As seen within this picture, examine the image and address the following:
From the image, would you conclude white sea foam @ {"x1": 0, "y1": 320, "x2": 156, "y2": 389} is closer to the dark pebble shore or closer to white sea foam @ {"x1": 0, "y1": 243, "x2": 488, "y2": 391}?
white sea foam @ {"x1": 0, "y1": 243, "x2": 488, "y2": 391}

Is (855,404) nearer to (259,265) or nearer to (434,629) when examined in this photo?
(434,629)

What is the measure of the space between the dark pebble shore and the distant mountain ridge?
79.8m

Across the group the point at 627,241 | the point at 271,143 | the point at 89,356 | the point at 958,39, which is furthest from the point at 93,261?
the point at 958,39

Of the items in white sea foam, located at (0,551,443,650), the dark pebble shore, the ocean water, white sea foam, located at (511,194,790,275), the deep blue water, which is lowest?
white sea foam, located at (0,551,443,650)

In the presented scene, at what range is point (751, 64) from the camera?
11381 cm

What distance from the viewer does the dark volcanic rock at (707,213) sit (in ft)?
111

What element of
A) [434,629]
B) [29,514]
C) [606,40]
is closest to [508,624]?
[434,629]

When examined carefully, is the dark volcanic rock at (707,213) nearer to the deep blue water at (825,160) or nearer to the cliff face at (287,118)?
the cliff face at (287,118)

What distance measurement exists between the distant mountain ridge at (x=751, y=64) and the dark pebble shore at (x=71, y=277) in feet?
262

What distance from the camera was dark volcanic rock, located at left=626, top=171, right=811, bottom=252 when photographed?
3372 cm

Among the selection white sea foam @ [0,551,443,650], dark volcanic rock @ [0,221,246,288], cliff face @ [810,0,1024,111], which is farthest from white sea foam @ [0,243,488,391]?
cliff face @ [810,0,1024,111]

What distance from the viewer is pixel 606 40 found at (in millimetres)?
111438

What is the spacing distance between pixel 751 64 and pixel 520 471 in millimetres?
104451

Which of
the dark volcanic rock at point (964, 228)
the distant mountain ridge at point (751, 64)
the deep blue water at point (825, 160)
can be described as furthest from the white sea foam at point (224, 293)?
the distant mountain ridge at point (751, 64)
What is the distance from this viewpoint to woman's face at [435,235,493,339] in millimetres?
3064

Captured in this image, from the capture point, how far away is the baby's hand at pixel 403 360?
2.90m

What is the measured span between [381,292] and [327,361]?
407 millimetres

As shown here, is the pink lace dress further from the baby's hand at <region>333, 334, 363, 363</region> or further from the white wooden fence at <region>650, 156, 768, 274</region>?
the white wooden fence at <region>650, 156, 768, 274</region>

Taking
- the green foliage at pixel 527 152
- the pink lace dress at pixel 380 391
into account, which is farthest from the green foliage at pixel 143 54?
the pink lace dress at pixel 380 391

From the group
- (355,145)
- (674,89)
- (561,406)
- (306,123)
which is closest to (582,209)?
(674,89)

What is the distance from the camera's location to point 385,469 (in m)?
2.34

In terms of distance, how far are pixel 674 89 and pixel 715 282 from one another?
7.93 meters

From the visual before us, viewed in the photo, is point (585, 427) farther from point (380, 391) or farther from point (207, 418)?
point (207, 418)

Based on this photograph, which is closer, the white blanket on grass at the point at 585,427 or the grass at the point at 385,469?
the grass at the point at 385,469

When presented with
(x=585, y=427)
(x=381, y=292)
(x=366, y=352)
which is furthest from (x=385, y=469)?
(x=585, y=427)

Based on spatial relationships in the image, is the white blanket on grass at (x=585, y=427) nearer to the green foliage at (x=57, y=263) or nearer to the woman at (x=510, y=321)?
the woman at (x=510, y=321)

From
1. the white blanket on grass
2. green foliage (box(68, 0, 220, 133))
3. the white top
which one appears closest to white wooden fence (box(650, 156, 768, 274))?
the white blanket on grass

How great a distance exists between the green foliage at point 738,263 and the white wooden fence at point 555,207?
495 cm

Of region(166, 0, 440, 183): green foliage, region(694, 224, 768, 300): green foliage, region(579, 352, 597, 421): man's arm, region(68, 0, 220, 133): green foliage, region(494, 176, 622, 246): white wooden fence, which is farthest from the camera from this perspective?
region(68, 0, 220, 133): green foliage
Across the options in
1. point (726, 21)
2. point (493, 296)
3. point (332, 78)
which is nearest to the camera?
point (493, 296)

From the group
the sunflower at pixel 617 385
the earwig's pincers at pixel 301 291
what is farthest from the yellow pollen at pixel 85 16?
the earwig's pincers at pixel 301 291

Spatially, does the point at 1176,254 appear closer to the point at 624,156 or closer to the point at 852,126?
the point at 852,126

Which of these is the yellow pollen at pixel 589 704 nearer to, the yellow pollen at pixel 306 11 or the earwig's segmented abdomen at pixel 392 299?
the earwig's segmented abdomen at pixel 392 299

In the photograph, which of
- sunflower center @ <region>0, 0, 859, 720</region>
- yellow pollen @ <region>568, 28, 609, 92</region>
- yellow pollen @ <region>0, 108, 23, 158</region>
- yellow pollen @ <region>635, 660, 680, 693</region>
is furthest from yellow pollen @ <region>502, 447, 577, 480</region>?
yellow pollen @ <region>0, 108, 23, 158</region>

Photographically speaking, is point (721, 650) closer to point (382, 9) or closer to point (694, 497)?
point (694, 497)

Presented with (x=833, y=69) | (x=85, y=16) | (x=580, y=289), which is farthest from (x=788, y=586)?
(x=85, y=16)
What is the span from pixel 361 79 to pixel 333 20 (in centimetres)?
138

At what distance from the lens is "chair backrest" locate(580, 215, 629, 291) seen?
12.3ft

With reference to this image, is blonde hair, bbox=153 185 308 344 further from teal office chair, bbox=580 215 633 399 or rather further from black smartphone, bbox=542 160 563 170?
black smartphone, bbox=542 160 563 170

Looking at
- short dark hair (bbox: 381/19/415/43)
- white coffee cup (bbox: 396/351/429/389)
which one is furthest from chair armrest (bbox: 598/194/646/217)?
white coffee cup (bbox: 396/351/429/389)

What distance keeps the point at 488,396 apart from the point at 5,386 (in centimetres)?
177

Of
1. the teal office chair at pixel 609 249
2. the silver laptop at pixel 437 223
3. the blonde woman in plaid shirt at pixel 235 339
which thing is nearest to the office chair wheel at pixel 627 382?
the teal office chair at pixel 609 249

------------------------------------------------

= Task requirements =
Please count the lines of the data above that contain the word "black", matching case exactly, and reply with only the number.

= Solution =
2